[Opening Passage for review section]

Schools are right to complain that too much data collection is
duplicative and / or bureaucratic; and they are right to say that
multiple accountability mechanisms and delivery partners can
distract them from the core business of teaching.


The truth is that schools are all at different stages in the
improvement cycle. As LEAs or the Department we need to
recognise that difference, and respond to it. Just as personalised
learning is vital to youngsters, so differentiated and appropriate
support is necessary for schools. The foundation is agreed data;
the key is synchronised engagement from LEAs and the
Department.


We need to ensure that the DfES and LEAs adhere to this new
relationship – based on partnership and trust – to actively
identify LEAs‟ own key delivery priorities; drive forward
improvement in schools; and achieve system-wide change.


To refine the model, we intend to develop with five or more
LEAs the concept of a „single conversation‟ - as an extension of
this new relationship. A key feature will be to appoint an
experienced practitioner, in each secondary school, to act as a
critical friend; authorised to approve – on behalf of the LEA and
DfES – the performance targets set by the Head and governing
body. They would also be available to debate and offer advice
on priorities; and, where necessary, assist with implementation
support.

[Closing Passage for review section]
[Opening Information shown section]

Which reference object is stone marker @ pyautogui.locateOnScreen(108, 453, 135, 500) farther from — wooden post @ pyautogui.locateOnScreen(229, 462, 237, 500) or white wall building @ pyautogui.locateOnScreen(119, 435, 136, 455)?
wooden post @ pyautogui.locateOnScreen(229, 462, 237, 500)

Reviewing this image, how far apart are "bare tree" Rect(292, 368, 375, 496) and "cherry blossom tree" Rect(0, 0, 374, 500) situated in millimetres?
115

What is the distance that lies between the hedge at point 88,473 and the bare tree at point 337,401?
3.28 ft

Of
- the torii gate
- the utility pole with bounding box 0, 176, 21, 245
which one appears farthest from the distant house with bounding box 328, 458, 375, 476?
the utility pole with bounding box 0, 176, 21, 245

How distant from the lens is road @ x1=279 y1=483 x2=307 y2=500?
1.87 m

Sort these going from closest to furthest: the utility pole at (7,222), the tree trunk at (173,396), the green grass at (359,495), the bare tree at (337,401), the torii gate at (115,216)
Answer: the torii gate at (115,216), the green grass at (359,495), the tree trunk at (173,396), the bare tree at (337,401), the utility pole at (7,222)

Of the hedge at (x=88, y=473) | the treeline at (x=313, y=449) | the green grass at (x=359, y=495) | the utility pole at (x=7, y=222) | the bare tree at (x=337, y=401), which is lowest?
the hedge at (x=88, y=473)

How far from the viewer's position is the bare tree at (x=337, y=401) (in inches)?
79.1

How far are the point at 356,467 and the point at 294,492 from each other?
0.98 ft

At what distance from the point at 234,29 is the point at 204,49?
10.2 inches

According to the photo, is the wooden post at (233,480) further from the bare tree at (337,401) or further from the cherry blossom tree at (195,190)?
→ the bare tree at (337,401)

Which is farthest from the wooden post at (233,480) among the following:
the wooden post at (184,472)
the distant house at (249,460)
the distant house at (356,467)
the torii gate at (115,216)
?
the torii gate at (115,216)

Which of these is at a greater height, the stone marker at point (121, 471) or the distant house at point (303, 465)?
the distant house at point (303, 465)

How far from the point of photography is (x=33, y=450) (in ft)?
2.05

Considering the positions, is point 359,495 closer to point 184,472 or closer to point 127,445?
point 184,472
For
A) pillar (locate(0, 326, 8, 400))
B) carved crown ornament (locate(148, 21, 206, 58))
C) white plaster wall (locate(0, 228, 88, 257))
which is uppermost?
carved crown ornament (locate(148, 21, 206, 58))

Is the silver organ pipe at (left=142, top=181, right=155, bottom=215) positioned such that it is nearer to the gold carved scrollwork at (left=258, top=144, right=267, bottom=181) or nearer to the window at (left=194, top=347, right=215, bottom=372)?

[Closing Information shown section]
[Opening Information shown section]

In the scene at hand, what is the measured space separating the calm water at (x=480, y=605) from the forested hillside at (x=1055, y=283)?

[Closing Information shown section]

= Using the information =
- A) In the passage on school improvement, with how many LEAs does the Department intend to develop the concept of a "single conversation"?
- B) From the passage on school improvement, transcribe the part that begins with the words containing "We need to ensure" and ends with "achieve system-wide change.".

= Task-by-task solutions =
- A) Five or more LEAs.

- B)
We need to ensure that the DfES and LEAs adhere to this new
relationship – based on partnership and trust – to actively
identify LEAs‟ own key delivery priorities; drive forward
improvement in schools; and achieve system-wide change.